▶ GOAL: Arrange the material from the line with "Vertically, does point" through the end of the material as a Markdown table with two columns, Row (a running row number) and Text (the line). Leave out blank lines.

▶ INFORMATION SUPPLIED:
* BEGIN *
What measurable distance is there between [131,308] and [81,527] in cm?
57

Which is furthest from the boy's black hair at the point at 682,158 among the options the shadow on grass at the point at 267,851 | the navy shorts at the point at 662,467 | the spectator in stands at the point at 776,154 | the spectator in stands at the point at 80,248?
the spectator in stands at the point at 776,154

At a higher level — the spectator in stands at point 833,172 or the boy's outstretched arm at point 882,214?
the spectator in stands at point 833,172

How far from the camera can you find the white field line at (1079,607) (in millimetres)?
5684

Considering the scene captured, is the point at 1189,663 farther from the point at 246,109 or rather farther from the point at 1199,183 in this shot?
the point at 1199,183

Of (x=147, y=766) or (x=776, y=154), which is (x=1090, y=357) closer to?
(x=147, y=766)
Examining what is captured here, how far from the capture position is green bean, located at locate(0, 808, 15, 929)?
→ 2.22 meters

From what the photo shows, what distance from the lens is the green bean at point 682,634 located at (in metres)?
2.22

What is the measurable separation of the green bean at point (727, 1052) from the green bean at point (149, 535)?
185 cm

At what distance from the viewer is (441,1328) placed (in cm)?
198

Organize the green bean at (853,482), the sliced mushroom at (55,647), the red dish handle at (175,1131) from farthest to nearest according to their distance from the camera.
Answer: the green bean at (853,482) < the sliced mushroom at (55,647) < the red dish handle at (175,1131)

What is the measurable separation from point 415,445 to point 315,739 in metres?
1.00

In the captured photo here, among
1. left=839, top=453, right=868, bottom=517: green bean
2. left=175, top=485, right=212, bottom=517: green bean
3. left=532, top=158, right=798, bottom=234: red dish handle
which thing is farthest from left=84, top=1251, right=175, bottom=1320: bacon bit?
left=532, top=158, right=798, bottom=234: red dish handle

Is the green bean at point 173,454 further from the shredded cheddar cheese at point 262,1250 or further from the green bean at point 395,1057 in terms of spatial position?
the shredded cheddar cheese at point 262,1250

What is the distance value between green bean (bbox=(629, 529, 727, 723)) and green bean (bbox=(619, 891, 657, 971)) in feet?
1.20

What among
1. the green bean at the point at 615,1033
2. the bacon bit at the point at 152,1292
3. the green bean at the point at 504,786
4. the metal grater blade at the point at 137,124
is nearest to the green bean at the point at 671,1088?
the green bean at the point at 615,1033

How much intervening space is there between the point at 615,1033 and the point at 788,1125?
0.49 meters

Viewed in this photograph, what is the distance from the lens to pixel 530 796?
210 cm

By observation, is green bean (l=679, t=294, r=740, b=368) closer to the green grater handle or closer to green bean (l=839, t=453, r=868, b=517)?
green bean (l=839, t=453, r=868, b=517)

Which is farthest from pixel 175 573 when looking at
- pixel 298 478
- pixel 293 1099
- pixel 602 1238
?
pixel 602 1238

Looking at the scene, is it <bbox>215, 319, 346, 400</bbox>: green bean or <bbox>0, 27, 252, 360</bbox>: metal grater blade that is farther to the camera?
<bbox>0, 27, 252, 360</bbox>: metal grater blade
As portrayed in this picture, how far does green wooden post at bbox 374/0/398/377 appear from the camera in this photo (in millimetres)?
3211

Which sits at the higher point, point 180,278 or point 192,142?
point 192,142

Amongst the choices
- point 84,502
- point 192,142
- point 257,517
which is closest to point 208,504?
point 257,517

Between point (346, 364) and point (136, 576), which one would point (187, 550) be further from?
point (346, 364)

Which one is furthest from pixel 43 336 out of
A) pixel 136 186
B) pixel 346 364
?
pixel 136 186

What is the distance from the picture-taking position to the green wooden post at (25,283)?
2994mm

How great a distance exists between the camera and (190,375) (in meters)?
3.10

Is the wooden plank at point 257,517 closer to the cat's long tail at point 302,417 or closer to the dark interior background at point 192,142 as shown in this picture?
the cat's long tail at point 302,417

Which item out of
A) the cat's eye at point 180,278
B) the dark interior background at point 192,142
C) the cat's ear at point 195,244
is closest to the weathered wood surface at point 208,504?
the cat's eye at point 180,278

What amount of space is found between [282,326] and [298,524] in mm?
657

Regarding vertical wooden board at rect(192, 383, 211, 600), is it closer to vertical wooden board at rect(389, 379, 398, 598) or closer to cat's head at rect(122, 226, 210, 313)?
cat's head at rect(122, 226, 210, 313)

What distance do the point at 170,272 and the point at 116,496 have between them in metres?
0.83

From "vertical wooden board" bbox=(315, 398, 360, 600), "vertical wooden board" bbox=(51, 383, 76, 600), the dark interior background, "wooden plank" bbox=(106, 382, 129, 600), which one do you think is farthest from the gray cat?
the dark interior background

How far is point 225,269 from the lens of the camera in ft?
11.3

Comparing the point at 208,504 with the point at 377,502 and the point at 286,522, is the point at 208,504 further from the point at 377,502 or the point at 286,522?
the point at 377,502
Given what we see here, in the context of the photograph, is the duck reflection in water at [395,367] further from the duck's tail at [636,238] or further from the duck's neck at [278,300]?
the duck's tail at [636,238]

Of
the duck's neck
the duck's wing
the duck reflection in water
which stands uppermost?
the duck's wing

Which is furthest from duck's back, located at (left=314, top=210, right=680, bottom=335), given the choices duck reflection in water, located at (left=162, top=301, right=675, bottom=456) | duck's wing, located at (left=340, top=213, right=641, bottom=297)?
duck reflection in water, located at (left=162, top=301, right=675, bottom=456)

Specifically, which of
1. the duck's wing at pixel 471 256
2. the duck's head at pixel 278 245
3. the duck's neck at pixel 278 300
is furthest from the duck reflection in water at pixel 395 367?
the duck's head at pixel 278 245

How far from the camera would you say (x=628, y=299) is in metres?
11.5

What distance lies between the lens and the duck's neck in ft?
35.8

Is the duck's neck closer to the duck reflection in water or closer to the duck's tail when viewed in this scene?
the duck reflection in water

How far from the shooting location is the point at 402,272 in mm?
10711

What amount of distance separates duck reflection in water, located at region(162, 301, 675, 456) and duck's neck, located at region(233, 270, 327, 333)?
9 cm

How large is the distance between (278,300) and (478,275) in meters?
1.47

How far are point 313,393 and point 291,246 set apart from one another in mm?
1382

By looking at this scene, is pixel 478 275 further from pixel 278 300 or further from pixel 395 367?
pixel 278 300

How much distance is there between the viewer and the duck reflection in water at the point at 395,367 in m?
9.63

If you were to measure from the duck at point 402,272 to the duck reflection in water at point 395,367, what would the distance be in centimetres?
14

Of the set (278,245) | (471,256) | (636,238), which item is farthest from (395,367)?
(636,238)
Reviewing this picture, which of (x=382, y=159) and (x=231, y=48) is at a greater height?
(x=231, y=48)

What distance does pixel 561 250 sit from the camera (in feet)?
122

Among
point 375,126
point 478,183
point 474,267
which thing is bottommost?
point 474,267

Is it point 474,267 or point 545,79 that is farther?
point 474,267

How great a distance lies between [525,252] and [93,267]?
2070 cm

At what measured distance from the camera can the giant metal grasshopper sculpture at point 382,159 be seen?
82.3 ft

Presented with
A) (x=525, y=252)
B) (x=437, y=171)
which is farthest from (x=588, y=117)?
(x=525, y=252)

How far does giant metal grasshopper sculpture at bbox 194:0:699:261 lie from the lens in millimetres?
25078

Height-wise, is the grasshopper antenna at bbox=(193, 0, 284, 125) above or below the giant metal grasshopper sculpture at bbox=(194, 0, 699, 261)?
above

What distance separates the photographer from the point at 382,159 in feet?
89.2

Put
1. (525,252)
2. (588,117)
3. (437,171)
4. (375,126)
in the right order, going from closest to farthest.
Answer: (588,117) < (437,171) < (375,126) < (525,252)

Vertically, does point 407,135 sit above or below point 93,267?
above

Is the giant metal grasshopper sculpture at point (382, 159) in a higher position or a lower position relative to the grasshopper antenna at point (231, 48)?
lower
* END *
▶ ANSWER TO THIS PROBLEM:
| Row | Text |
|---|---|
| 1 | Vertically, does point 407,135 sit above or below point 93,267? |
| 2 | above |
| 3 | Is the giant metal grasshopper sculpture at point (382, 159) in a higher position or a lower position relative to the grasshopper antenna at point (231, 48)? |
| 4 | lower |